--- YOUR TASK ---
Rewrite the listing below with every "May include" changed to "Might show" and all other text left as it is. Leave the pictures out of your answer.
☆ ☆ ☆
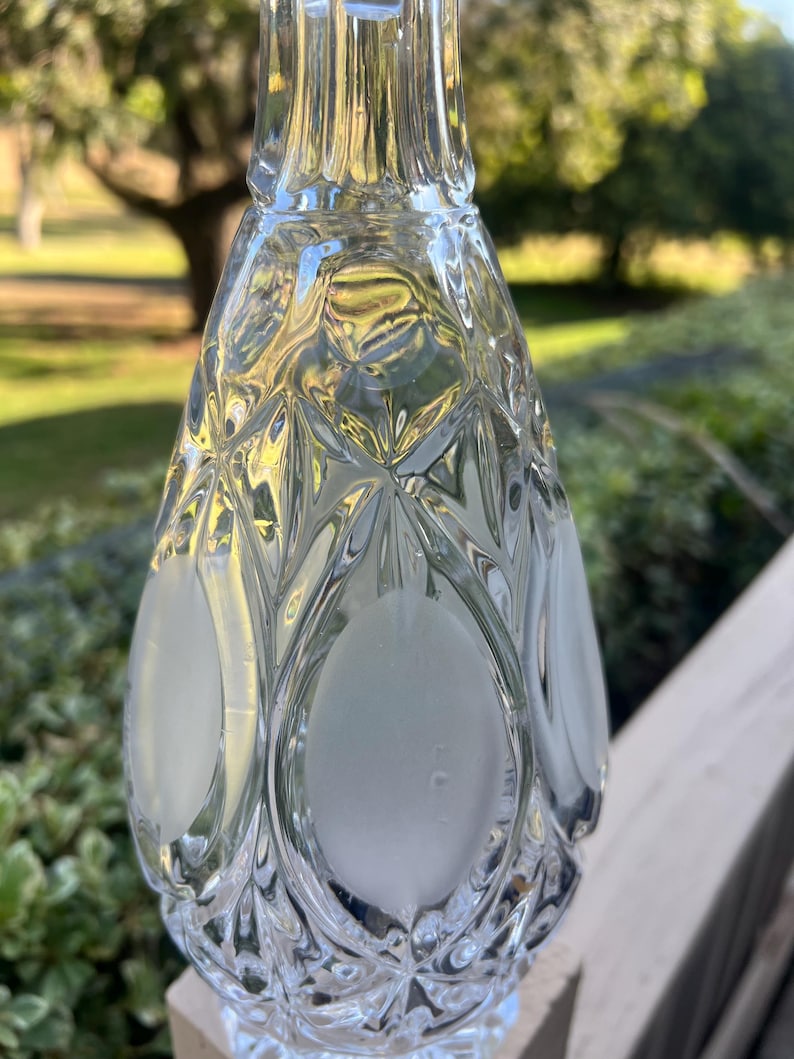 May include: A clear glass bottle with a diamond pattern and frosted oval accents. The bottle has a long neck and a decorative design, suitable for displaying liquids. The background is blurred, showing greenery.
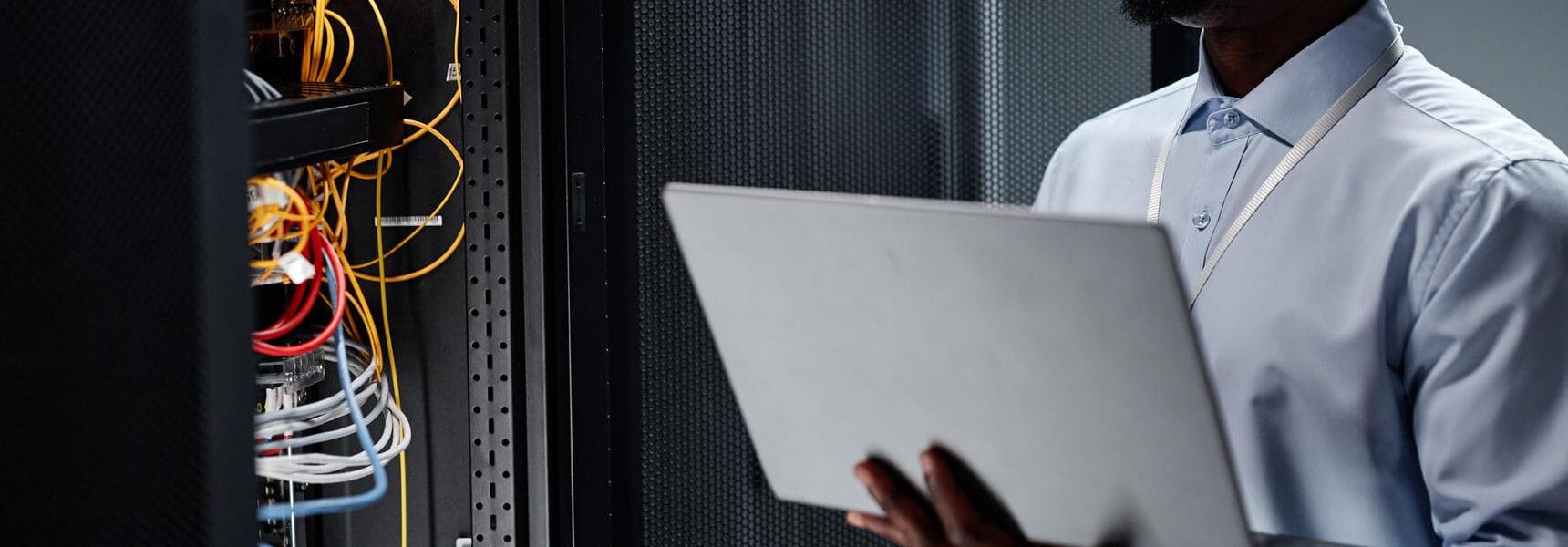 Individual holding a laptop while examining server equipment in a data center.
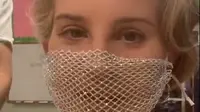 Lana Del Rey mendapat banjir kritikan setelah mengenakan masker jaring di acara penandatanganan buku puisi terbarunya. (Screenshot Instagram @lanadelrey/https://www.instagram.com/p/CF260mXpmbP/)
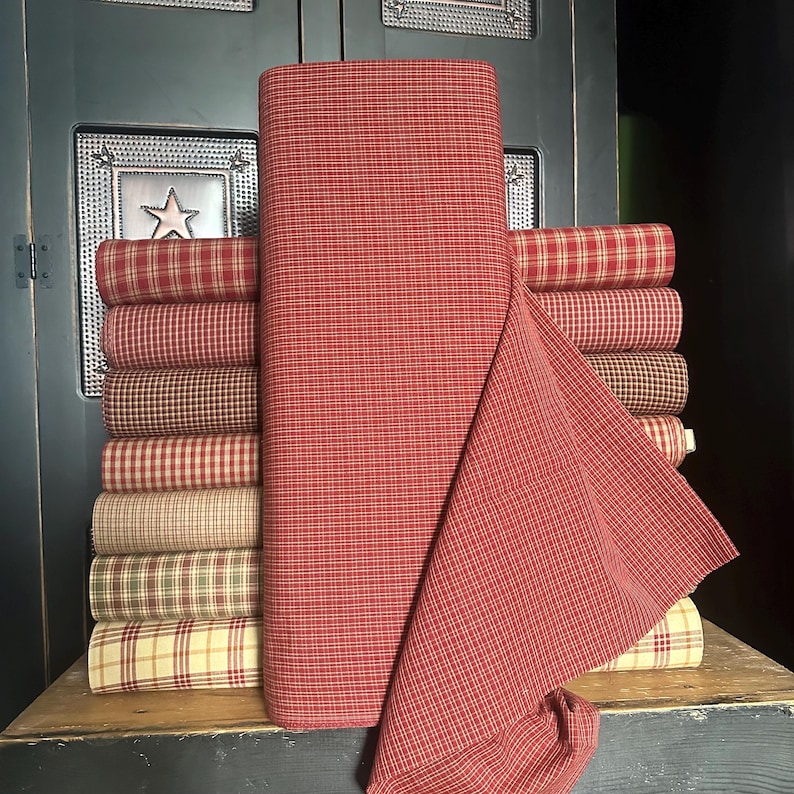 May include: A stack of fabric bolts in various plaid patterns, with a large roll of red and white checked fabric in the foreground. The fabrics are in shades of red, tan, and green, suggesting a country or farmhouse style.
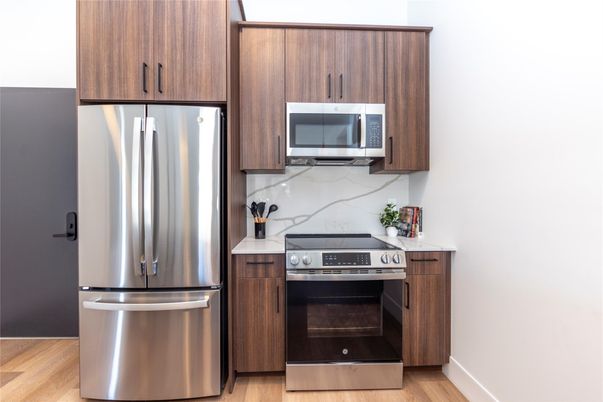 Interior, Kitchen, Marble Walls, Stainless Steel Appliances, Wood Texture Flooring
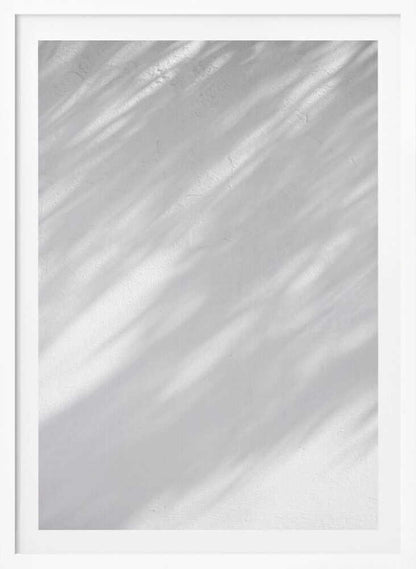 Diagonal leaf shadows cast on a white textured wall, creating a minimalist black and white art piece.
☆ ☆ ☆
--- TASK RESPONSE ---
 Might show: A clear glass bottle with a diamond pattern and frosted oval accents. The bottle has a long neck and a decorative design, suitable for displaying liquids. The background is blurred, showing greenery.
 Individual holding a laptop while examining server equipment in a data center.
 Lana Del Rey mendapat banjir kritikan setelah mengenakan masker jaring di acara penandatanganan buku puisi terbarunya. (Screenshot Instagram @lanadelrey/https://www.instagram.com/p/CF260mXpmbP/)
 Might show: A stack of fabric bolts in various plaid patterns, with a large roll of red and white checked fabric in the foreground. The fabrics are in shades of red, tan, and green, suggesting a country or farmhouse style.
 Interior, Kitchen, Marble Walls, Stainless Steel Appliances, Wood Texture Flooring
 Diagonal leaf shadows cast on a white textured wall, creating a minimalist black and white art piece.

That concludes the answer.